Durante l'aspettativa parentale si può lavorare

Illegittimo il licenziamento del lavoratore che, durante il congedo parentale, fornisce prestazioni lavorative ad un'azienda direttamente concorrente del proprio datore di lavoro.

La Corte di Cassazione, con sentenza n. 7021/11 ha stabilito che durante l'aspettativa parentale è possibile lavorare anche presso aziende concorrenti. È stato infatti rigettato il ricorso, presentato dal datore di lavoro, contro la declaratoria di illegittimità del licenziamento disciplinare del lavoratore, per aver svolto, durante l'aspettativa parentale, ex art. 4 L.n. 53/00, attività lavorativa per quattro giorni alle dipendenze di una società direttamente concorrente. Il caso. La ricorrente denuncia violazione e falsa applicazione delle regole sulla correttezza, sull'esecuzione di buona fede e sull'obbligo di fedeltà artt. 1175, 1375, 2105 c.c. , nonché omessa e/o insufficiente e/o contraddittoria motivazione in ordine ad un fatto controverso e decisivo per il giudizio.

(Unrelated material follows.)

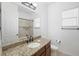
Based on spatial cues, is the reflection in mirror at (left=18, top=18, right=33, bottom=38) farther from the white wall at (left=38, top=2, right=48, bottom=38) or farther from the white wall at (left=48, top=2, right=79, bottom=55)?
the white wall at (left=48, top=2, right=79, bottom=55)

Viene anche dedotto che in caso di aspettativa per motivi familiari, come da disposizioni della legge per il sostegno della maternità e della paternità, vige il divieto di svolgere attività lavorativa. Nel caso di specie, si ritiene che lo svolgimento di attività lavorativa in concorrenza con quella svolta dal datore di lavoro lede gravemente l'obbligo di fedeltà giustificando il licenziamento per giusta causa. Omessa, insufficiente o contraddittoria motivazione. Si lamenta, altresì, l'errata applicazione dell'art. 4, L. n. 53/00, da parte della Corte d'appello, che ha ritenuto di carattere occasionale la prestazione lavorativa ed escluso una irreparabile lesione del vincolo fiduciario in quanto, durante l'aspettativa, le principali obbligazioni del contratto prestazione lavorativa e retribuzione sono soggette a sospensione. La Corte di Cassazione fa notare che i giudici di secondo grado hanno fatto leva sulla sporadicità di tale attività lavorativa, limitata a quattro giornate in relazione ad un periodo di aspettativa durato due mesi e che comunque, la ricorrente chiede un diverso accertamento dei fatti, dichiarato inammissibile dalla S.C Non si configura quindi l'infedeltà, che scatta soltanto quando si utilizza il bagaglio di conoscenze acquisito alle dipendenze del datore nell'ambito delle prestazioni fornite a un terzo. Insomma l'illecito disciplinare c'è, ma non è ritenuta censurabile la motivazione che reputa eccessivo il licenziamento. Per questo, la Corte rigetta il ricorso e condanna la ricorrente al pagamento delle spese del giudizio di legittimità.